• [Requirement]:
Beneath this task are records; print exactly the stretch of them from the line with "Vietnam;Lao, site loc_0979, 2019-12-09" through the line with "common name: crested porcupine", both ends included.

Input records section start

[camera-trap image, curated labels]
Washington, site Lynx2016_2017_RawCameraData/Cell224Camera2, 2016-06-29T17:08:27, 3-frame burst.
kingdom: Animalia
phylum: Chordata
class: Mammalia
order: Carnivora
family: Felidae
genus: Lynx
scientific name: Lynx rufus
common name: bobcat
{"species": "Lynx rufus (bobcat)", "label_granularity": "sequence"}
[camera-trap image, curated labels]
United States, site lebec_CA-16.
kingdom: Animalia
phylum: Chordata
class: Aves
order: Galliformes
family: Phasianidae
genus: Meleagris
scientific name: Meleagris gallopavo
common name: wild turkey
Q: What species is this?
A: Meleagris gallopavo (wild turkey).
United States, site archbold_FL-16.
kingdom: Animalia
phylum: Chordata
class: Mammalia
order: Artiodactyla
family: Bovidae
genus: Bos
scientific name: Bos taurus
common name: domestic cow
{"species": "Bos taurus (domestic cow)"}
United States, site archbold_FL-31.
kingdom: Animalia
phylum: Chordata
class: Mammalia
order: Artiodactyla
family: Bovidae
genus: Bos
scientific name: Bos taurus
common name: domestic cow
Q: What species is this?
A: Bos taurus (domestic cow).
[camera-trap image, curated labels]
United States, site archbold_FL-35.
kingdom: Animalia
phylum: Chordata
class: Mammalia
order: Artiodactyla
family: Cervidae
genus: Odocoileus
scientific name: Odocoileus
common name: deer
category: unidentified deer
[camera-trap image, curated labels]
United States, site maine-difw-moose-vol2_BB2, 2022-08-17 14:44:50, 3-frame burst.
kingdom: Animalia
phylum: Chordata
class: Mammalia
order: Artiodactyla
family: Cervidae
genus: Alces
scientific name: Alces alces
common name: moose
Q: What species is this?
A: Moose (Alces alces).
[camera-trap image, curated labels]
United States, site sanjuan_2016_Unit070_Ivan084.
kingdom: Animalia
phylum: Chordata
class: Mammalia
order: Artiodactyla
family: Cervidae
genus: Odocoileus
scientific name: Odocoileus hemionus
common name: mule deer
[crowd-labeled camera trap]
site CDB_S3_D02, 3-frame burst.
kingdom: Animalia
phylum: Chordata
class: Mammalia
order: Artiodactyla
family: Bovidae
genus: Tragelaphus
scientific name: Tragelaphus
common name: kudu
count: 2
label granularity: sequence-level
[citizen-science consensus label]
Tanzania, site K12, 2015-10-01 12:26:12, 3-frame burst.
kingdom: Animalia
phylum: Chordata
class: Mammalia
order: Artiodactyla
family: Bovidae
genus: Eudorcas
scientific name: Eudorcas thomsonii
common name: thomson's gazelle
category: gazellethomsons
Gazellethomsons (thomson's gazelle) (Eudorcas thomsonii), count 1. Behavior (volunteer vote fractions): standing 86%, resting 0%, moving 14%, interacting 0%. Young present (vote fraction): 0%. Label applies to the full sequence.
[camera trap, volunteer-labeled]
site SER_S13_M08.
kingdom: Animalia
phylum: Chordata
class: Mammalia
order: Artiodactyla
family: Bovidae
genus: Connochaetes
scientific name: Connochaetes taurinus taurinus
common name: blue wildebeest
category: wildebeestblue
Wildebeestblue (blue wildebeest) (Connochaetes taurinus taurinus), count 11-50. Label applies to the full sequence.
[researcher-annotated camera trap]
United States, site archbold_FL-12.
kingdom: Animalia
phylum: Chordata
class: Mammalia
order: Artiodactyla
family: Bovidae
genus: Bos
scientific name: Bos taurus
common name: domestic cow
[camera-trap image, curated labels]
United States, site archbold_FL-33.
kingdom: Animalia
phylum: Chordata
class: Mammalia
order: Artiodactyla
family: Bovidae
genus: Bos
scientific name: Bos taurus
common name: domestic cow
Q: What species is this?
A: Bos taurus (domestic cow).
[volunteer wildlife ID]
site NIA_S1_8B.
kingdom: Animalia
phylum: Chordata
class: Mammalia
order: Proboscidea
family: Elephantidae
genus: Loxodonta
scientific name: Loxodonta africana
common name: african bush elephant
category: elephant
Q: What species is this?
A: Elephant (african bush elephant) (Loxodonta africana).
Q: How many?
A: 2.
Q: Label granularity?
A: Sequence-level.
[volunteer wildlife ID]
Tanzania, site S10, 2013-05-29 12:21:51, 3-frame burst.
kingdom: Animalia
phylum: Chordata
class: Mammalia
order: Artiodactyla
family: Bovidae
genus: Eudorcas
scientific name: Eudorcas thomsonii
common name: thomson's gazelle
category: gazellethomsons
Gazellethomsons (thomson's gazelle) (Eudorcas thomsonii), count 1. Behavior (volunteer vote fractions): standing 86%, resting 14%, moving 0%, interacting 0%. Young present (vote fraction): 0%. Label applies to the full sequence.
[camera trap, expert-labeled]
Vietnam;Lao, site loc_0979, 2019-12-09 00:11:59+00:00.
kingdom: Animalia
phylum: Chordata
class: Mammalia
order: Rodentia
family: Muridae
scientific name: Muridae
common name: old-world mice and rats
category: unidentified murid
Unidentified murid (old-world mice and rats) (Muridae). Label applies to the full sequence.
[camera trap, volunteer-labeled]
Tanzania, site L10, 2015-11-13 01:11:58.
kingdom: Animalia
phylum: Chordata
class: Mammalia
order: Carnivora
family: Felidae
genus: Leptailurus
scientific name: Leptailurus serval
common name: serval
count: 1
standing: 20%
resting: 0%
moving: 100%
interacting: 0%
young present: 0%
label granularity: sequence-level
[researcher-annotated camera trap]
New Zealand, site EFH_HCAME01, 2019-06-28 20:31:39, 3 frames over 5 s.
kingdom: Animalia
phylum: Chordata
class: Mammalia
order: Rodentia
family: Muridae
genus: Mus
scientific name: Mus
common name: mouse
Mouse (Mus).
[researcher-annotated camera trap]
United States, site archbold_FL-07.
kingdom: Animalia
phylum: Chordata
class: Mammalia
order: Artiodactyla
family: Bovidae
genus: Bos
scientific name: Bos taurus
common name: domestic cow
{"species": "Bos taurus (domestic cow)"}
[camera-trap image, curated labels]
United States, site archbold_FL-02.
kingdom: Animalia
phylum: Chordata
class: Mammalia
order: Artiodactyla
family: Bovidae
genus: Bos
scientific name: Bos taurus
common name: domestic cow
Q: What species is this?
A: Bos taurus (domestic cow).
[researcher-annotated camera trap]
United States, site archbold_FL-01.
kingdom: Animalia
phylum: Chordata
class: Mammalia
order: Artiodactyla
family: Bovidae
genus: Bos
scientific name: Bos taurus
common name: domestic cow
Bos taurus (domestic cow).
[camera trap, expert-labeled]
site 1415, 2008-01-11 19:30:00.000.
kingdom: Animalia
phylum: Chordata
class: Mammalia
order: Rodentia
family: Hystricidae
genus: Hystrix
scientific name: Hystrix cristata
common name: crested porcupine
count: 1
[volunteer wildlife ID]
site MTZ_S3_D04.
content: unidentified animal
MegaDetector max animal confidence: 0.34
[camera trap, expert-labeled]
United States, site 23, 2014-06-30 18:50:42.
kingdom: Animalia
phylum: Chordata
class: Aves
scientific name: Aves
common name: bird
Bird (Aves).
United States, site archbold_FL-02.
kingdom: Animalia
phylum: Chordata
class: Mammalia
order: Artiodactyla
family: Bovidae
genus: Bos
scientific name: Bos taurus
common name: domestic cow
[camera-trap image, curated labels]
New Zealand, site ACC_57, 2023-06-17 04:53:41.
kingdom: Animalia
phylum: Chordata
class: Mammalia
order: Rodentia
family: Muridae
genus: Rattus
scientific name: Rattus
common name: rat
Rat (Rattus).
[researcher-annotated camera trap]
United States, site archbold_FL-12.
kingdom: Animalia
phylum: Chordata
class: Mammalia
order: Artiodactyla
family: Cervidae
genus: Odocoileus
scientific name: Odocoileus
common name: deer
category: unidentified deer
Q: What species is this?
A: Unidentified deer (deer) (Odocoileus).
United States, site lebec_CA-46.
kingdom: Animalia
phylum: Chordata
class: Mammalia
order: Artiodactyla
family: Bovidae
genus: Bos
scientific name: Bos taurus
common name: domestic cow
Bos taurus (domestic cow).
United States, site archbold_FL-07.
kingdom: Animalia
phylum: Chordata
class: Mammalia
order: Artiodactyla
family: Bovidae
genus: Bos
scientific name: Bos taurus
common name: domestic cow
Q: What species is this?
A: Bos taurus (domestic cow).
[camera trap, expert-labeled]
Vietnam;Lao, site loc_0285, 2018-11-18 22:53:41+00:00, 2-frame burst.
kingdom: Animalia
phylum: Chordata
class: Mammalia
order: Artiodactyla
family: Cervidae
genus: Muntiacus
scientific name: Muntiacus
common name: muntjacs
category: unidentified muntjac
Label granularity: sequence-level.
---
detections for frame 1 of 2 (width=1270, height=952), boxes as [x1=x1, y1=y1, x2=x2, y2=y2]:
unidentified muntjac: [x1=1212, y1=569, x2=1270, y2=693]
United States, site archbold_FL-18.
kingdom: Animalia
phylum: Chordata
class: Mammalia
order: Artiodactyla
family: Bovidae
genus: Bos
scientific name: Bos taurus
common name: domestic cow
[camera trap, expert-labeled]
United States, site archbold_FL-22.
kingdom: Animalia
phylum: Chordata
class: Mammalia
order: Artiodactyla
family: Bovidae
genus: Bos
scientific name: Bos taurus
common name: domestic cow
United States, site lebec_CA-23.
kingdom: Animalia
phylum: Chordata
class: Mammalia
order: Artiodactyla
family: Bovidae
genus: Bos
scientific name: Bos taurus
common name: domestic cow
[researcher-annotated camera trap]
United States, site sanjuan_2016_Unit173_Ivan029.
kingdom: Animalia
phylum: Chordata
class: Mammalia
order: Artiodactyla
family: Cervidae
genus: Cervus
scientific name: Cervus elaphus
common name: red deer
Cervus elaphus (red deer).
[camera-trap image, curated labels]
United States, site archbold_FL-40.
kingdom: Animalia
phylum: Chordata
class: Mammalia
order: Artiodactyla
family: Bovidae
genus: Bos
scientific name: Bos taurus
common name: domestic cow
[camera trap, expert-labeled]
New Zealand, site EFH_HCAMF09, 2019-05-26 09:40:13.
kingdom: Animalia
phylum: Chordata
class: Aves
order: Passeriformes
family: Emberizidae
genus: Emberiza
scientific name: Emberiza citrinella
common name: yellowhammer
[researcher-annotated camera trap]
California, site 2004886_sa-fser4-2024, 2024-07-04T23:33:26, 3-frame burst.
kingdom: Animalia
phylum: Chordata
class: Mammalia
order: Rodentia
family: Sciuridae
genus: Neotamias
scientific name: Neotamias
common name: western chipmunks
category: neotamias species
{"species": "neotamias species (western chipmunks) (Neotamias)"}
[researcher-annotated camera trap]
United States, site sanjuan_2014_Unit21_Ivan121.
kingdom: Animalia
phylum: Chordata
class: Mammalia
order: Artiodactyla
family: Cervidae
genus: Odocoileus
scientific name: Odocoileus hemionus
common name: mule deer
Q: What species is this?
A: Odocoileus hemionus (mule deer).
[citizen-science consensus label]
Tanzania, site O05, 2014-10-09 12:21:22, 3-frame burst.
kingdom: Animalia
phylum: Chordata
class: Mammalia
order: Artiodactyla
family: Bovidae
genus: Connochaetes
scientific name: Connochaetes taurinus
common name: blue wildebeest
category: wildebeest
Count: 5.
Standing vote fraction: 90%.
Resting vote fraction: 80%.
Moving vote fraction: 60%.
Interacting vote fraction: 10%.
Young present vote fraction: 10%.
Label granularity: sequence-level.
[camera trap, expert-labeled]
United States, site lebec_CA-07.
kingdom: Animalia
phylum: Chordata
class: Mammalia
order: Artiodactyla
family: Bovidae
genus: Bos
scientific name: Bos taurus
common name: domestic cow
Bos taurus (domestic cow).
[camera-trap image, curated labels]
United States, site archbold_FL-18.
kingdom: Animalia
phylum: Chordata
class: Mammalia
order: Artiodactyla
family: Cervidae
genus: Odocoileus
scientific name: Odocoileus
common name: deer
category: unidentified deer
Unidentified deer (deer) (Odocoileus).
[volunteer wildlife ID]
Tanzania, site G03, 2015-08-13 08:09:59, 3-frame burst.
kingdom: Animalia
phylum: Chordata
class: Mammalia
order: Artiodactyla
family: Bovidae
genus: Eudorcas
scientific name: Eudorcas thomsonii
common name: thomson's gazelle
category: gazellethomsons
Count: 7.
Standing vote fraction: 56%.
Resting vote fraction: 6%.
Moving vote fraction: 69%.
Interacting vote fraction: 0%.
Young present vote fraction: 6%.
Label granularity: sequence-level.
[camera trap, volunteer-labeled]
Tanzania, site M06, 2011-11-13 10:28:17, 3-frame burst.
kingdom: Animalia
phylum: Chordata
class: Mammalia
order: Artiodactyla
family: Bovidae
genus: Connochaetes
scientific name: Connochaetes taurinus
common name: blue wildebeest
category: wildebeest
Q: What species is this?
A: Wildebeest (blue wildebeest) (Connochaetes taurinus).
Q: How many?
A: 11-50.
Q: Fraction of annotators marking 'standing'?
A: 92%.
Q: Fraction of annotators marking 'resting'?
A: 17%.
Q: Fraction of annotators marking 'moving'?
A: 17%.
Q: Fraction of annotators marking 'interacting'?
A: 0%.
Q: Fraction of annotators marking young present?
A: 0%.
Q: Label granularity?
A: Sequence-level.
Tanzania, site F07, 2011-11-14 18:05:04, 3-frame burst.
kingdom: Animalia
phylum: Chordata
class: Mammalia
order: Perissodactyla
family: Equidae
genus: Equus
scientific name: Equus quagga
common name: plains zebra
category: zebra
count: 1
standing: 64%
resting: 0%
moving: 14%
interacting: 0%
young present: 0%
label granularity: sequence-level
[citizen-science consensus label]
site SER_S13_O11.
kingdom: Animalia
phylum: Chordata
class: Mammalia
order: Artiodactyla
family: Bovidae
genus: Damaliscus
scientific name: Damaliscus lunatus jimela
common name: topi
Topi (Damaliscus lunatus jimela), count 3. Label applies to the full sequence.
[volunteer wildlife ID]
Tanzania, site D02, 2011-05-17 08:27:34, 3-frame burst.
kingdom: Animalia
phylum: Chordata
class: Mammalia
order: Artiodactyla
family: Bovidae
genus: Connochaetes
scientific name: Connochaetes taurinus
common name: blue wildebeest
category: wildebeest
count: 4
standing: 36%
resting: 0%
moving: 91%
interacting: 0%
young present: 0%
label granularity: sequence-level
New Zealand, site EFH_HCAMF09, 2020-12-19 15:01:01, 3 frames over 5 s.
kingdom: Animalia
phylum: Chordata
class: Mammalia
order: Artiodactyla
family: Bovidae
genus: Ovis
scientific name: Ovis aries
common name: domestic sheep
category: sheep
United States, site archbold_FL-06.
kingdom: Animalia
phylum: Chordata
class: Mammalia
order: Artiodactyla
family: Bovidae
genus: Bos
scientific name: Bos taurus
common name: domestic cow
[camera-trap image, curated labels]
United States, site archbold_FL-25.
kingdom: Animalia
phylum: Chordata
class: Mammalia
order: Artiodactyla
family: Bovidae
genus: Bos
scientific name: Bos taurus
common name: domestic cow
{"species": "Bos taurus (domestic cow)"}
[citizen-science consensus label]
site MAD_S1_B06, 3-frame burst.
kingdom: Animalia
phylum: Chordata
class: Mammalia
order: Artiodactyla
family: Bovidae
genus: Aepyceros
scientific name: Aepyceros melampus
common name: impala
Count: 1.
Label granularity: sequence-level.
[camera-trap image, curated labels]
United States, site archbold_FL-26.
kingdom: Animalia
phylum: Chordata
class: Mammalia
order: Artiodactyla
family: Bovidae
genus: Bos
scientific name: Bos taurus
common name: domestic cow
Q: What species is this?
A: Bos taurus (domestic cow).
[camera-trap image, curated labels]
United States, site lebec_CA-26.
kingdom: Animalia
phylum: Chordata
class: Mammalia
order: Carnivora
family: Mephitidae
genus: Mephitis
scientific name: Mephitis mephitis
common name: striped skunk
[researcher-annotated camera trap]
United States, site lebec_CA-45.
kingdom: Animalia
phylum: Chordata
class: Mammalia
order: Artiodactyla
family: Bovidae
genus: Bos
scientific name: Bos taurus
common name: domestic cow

Input records section end

• [Answer to the exercise]:
Vietnam;Lao, site loc_0979, 2019-12-09 00:11:59+00:00.
kingdom: Animalia
phylum: Chordata
class: Mammalia
order: Rodentia
family: Muridae
scientific name: Muridae
common name: old-world mice and rats
category: unidentified murid
Unidentified murid (old-world mice and rats) (Muridae). Label applies to the full sequence.
[camera trap, volunteer-labeled]
Tanzania, site L10, 2015-11-13 01:11:58.
kingdom: Animalia
phylum: Chordata
class: Mammalia
order: Carnivora
family: Felidae
genus: Leptailurus
scientific name: Leptailurus serval
common name: serval
count: 1
standing: 20%
resting: 0%
moving: 100%
interacting: 0%
young present: 0%
label granularity: sequence-level
[researcher-annotated camera trap]
New Zealand, site EFH_HCAME01, 2019-06-28 20:31:39, 3 frames over 5 s.
kingdom: Animalia
phylum: Chordata
class: Mammalia
order: Rodentia
family: Muridae
genus: Mus
scientific name: Mus
common name: mouse
Mouse (Mus).
[researcher-annotated camera trap]
United States, site archbold_FL-07.
kingdom: Animalia
phylum: Chordata
class: Mammalia
order: Artiodactyla
family: Bovidae
genus: Bos
scientific name: Bos taurus
common name: domestic cow
{"species": "Bos taurus (domestic cow)"}
[camera-trap image, curated labels]
United States, site archbold_FL-02.
kingdom: Animalia
phylum: Chordata
class: Mammalia
order: Artiodactyla
family: Bovidae
genus: Bos
scientific name: Bos taurus
common name: domestic cow
Q: What species is this?
A: Bos taurus (domestic cow).
[researcher-annotated camera trap]
United States, site archbold_FL-01.
kingdom: Animalia
phylum: Chordata
class: Mammalia
order: Artiodactyla
family: Bovidae
genus: Bos
scientific name: Bos taurus
common name: domestic cow
Bos taurus (domestic cow).
[camera trap, expert-labeled]
site 1415, 2008-01-11 19:30:00.000.
kingdom: Animalia
phylum: Chordata
class: Mammalia
order: Rodentia
family: Hystricidae
genus: Hystrix
scientific name: Hystrix cristata
common name: crested porcupine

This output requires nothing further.